If you take a look at the detail from the wikipedia image of the Gameboy Color in Atomic Purple the plastic is bumpy and blurs out the inside: 



Second Step

Make it bumpy 


Now, a normal tech artist would probably make a nice normal map texture that added some bumps and groves get the plastic to look like it has a texture to it. I’m particularly unusual that I forgo textures if I can avoid them because I don’t want to make them and I love to challenge myself to use noise generation and 2D SDFs whenever I can. So it’s probably not a realistic pipeline for a regular game but in general I like to not use any textures as I create these tech artist sketches.

So to make a bumpy normal map I used a noise node in unreal’s material shader editor and looked up online a couple different methods to convert a noise into a normal map. There is an interesting forum post about it and I tried both methods to see what the normal map would do: 



Very bumpy - Uses PreparePerturbNormalHQ and PerturbNormal nodes with Worldspace to Tangent Space 

Grainy - Uses Noise in R/G of Tex Cord

I also wanted to fix the colors, and I found that a Fresnel was always additive to my colors. Meaning it wouldn’t give me a dark rim color it always gave me a lighter rim color.

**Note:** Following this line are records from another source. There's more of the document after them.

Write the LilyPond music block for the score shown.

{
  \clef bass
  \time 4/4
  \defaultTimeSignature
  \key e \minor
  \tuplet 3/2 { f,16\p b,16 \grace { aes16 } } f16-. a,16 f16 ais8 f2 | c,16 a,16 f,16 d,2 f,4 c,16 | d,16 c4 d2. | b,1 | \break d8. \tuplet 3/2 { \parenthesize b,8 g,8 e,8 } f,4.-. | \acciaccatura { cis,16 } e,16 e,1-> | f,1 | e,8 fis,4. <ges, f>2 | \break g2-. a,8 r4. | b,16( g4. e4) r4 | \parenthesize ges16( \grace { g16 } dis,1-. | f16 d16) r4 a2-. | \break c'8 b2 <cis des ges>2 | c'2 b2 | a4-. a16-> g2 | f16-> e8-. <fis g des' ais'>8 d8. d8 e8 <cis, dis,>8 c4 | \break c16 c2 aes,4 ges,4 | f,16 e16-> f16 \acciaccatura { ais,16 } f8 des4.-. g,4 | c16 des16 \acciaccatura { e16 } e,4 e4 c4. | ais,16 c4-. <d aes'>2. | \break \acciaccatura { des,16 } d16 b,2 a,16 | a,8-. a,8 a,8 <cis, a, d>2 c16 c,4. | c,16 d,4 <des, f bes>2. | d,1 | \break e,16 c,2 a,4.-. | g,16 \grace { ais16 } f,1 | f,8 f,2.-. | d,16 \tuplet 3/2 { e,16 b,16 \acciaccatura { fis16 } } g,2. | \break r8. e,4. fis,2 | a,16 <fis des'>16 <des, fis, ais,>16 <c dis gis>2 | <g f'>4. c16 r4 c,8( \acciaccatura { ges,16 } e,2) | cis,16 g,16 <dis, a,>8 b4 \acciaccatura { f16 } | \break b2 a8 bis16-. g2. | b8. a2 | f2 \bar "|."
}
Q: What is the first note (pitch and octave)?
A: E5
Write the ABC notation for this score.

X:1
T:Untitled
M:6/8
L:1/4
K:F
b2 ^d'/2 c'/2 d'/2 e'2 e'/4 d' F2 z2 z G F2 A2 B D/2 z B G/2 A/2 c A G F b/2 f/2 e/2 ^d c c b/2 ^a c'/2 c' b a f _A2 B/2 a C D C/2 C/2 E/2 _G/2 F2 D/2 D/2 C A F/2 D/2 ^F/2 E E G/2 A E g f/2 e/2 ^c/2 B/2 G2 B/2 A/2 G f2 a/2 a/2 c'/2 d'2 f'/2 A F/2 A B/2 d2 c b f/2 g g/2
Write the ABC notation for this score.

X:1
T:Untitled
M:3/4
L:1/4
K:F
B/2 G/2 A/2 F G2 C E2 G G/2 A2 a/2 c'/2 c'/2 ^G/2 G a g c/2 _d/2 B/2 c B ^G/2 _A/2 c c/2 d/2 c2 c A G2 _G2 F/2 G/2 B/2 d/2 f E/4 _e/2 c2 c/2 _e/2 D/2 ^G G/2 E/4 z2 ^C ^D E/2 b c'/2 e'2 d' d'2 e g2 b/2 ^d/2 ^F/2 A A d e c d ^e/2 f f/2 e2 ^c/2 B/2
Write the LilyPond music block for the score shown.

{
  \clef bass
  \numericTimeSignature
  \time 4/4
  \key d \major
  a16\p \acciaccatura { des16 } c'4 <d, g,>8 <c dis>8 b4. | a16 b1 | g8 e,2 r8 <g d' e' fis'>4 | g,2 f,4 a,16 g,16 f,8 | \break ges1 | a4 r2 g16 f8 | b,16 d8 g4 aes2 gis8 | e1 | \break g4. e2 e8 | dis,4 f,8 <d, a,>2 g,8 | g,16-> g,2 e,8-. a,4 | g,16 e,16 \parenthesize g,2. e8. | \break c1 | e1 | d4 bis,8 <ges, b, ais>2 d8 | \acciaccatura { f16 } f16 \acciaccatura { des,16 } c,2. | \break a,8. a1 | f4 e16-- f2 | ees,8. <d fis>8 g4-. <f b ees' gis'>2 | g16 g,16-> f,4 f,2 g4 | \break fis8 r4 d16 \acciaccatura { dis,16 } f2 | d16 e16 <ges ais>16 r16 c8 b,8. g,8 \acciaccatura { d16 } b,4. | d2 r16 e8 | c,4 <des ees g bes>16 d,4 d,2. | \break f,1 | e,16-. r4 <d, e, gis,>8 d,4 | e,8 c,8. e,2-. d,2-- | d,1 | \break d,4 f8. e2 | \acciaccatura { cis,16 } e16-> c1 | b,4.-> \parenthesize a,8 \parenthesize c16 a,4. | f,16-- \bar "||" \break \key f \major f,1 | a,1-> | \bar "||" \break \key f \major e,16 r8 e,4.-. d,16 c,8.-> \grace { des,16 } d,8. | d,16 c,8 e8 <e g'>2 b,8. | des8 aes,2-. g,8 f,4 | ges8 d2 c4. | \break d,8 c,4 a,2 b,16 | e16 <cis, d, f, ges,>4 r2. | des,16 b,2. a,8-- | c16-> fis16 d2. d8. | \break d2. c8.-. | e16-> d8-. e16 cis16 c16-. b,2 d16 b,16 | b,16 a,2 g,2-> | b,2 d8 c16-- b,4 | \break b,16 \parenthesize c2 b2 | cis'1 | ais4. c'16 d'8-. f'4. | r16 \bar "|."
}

It took a while I had to figure out how to multiply black in my Fresnel lens and then add that to a darker purple to get the colors just right, or about as right as I could imagine for Atomic Purple.



With this basic shader I’m most proud of the dark purple outside and the lighter near clear purple on the inside. I feel I got that look of those colors really well to the original gameboy color.


Third Step

Make some innards


I searched hopelessly online for someone who has modeled the gameboy color motherboard so I wouldn’t have to do it. I did not find any models out there... alas I had to make some kind of model for the inside of the gameboy classic. Luckily iFixit has lots of great photos of the motherboard and case as it’s being taken apart. So I used those photos as reference and quickly modeled out the inside of the gameboy color in Blender. 


The one little trick I did was in the internal motherboard modeling I also modeled those thicker plastic parts of the gameboy like behind the dpad and other areas of the gameboy that have the darker purple thicker plastic, and I put a variation of my Atomic Purple shader on them to get that thicker plastic look:



Last thing was to create little different color materials for the things on the motherboard, just to get a sense of the electronic colors. Again I didn’t use a texture instead using different materials to color different parts of the model to just avoid using textures. Not probably the most detailed look, but it gives you the impression of electronics.

Along with modeling the inside I found those batteries models and placed them inside the gameboy model to make it look authentic and it really works out all together. It gives you a sense of the plastic/look/appeal of the gameboy color in Atomic Purple.